• **Your goal**
As the lines appear below, please set them down exactly, starting at the first and finishing with the one containing "category: malacostracan".

• **Stored data**

_____

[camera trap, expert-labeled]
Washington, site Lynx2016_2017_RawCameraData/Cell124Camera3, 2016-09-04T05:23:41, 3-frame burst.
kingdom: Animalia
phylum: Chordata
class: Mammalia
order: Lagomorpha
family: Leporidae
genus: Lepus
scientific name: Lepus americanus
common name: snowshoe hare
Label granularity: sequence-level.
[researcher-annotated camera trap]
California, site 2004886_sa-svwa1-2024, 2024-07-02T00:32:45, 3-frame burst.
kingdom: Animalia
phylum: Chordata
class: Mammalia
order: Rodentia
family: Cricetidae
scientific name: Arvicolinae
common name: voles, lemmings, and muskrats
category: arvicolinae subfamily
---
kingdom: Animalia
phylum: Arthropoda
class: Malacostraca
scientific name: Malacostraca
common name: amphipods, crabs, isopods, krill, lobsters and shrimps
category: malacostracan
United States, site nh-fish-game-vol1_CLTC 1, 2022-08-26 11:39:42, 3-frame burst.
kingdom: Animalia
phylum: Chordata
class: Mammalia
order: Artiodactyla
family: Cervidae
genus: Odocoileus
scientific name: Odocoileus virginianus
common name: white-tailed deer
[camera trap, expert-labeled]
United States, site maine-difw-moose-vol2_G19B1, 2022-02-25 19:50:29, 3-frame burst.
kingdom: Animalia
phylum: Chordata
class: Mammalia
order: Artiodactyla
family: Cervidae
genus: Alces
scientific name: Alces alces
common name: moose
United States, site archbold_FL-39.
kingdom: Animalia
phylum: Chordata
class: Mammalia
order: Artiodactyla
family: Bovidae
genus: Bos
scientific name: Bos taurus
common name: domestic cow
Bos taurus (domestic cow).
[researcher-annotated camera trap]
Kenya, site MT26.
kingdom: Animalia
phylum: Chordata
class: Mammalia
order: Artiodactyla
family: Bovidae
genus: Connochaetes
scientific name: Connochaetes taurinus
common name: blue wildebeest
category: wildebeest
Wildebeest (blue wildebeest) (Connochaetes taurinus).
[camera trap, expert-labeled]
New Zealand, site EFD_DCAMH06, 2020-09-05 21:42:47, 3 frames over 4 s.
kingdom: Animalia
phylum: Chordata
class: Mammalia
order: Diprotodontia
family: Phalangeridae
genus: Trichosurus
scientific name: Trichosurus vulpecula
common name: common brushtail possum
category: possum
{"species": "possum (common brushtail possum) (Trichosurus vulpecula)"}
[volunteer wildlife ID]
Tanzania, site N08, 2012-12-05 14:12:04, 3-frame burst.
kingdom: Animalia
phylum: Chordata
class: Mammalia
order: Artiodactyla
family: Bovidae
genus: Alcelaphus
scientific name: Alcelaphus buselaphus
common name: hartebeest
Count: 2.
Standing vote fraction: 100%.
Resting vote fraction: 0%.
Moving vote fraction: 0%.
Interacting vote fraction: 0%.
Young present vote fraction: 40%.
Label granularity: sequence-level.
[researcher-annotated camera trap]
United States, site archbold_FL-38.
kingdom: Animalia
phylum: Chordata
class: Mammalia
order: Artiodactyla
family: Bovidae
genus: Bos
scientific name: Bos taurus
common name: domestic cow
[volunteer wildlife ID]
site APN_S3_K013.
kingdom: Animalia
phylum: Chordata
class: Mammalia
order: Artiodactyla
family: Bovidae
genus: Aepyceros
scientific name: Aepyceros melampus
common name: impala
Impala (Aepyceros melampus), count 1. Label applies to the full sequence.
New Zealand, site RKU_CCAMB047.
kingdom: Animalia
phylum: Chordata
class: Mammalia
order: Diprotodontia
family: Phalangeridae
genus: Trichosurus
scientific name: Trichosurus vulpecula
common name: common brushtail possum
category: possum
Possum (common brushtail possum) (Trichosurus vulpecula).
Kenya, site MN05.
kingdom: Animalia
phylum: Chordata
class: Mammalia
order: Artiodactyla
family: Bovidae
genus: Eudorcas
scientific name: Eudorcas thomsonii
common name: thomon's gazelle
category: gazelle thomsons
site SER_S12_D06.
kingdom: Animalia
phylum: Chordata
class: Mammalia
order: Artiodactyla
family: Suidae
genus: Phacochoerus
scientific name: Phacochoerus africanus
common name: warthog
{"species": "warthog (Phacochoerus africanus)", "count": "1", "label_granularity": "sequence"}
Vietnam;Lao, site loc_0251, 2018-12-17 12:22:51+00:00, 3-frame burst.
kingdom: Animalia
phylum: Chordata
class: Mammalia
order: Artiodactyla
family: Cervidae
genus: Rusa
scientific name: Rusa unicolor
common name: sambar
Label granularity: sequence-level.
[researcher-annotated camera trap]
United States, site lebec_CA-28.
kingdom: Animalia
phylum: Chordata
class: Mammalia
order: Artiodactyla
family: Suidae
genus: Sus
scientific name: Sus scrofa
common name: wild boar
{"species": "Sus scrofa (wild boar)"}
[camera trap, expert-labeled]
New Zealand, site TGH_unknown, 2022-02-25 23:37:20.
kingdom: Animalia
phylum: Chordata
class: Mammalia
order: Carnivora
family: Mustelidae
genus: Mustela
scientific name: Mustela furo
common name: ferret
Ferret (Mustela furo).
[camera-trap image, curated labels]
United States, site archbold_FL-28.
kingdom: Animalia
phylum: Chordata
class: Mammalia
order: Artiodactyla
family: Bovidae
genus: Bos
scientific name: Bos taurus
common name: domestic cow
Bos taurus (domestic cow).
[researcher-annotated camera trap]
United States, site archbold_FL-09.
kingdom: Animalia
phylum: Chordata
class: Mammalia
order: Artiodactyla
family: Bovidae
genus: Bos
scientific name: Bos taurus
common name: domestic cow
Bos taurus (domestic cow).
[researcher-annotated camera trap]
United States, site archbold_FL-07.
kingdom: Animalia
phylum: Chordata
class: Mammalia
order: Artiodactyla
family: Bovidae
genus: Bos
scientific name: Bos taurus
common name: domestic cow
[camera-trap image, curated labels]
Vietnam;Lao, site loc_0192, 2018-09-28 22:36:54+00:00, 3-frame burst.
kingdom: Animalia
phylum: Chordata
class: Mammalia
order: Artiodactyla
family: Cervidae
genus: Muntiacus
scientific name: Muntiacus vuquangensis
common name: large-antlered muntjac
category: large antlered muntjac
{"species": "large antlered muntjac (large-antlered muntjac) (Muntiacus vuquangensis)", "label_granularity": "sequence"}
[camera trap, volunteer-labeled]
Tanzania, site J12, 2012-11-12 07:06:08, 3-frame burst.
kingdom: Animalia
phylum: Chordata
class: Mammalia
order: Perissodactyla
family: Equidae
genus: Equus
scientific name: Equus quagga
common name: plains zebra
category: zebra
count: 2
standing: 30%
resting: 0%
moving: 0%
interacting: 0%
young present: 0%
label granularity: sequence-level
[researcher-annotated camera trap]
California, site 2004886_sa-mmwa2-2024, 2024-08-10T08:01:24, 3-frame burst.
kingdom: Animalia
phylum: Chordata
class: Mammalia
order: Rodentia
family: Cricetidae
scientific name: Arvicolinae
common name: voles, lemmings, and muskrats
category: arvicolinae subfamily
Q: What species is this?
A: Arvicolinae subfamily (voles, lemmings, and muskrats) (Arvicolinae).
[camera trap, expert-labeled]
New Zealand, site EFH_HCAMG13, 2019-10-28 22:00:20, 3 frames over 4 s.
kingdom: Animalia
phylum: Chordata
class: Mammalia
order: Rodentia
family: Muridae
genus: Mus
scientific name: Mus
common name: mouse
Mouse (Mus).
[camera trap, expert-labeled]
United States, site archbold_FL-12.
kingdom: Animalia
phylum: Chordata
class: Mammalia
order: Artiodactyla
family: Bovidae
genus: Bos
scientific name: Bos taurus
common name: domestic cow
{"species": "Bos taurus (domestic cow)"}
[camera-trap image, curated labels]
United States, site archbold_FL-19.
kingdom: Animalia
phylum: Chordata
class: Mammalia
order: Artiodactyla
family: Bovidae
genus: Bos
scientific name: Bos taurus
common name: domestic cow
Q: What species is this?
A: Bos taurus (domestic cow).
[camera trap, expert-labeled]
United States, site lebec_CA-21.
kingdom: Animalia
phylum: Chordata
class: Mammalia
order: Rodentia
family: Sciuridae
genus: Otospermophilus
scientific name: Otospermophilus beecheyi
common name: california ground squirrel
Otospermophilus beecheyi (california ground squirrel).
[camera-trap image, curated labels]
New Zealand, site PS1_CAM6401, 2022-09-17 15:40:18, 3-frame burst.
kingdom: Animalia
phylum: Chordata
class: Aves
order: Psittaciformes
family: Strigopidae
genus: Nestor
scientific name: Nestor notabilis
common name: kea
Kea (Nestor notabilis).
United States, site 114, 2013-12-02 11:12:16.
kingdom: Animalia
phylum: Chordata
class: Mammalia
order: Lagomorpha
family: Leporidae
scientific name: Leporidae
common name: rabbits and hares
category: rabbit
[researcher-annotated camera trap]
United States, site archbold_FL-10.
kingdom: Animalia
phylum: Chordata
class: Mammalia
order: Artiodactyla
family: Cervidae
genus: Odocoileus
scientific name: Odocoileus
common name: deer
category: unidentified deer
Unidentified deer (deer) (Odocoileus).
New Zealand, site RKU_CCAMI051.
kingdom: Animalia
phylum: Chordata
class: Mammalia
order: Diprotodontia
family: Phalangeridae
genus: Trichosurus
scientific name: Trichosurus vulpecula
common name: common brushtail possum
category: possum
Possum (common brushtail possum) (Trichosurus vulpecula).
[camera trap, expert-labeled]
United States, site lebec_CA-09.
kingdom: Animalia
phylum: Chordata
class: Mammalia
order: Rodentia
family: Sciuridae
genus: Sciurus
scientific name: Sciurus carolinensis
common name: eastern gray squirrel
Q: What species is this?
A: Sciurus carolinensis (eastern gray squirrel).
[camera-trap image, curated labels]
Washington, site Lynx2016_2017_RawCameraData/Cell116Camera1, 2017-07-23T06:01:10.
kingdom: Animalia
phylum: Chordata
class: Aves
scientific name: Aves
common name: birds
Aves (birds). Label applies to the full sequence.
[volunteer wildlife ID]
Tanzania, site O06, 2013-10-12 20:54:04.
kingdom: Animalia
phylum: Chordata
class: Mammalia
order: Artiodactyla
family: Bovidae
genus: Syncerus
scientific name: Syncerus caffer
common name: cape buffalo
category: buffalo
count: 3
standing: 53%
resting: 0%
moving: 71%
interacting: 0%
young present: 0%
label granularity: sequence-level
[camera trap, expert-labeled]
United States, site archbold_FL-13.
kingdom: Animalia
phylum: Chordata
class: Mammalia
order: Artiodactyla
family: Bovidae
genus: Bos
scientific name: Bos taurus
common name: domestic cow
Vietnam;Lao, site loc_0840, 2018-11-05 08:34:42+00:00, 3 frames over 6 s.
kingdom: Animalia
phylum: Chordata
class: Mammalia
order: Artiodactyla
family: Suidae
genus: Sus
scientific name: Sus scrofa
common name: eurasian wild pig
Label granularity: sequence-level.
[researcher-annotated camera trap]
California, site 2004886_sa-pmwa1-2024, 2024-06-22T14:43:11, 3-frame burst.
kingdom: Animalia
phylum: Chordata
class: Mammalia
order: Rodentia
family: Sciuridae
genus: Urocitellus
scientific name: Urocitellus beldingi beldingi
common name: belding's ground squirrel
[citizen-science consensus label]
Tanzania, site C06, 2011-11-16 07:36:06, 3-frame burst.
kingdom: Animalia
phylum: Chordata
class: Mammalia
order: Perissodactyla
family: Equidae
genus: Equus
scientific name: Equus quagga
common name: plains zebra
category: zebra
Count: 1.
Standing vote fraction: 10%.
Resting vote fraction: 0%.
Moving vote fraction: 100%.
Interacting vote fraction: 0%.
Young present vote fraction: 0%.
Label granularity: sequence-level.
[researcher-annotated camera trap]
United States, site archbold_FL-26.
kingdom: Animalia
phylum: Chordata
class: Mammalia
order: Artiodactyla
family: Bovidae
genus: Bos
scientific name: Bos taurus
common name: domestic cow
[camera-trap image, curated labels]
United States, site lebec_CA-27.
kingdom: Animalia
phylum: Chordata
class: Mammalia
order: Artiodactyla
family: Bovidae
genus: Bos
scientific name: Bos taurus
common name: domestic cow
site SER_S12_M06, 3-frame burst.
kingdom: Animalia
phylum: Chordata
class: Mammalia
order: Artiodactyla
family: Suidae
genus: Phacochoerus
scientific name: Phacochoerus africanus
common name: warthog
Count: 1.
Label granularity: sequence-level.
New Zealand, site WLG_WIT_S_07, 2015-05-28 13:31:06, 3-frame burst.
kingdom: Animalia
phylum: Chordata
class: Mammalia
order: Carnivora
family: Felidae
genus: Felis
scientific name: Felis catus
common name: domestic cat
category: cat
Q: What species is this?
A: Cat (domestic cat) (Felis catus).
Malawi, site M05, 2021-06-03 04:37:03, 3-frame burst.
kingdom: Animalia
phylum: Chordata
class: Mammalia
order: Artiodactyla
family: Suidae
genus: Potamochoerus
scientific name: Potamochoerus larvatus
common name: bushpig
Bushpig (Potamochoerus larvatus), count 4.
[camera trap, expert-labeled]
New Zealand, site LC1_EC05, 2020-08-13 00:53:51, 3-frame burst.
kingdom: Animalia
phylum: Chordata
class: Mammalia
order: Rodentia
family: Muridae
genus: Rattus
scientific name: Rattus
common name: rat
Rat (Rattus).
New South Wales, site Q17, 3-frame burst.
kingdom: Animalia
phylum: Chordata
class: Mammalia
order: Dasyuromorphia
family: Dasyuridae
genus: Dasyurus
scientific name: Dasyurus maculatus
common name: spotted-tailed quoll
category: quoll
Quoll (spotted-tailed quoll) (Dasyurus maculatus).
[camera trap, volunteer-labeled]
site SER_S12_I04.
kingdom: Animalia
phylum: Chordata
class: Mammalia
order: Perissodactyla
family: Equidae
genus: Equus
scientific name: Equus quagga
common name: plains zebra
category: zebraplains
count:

_____

• **Answer below**
[camera trap, expert-labeled]
Washington, site Lynx2016_2017_RawCameraData/Cell124Camera3, 2016-09-04T05:23:41, 3-frame burst.
kingdom: Animalia
phylum: Chordata
class: Mammalia
order: Lagomorpha
family: Leporidae
genus: Lepus
scientific name: Lepus americanus
common name: snowshoe hare
Label granularity: sequence-level.
[researcher-annotated camera trap]
California, site 2004886_sa-svwa1-2024, 2024-07-02T00:32:45, 3-frame burst.
kingdom: Animalia
phylum: Chordata
class: Mammalia
order: Rodentia
family: Cricetidae
scientific name: Arvicolinae
common name: voles, lemmings, and muskrats
category: arvicolinae subfamily
---
kingdom: Animalia
phylum: Arthropoda
class: Malacostraca
scientific name: Malacostraca
common name: amphipods, crabs, isopods, krill, lobsters and shrimps
category: malacostracan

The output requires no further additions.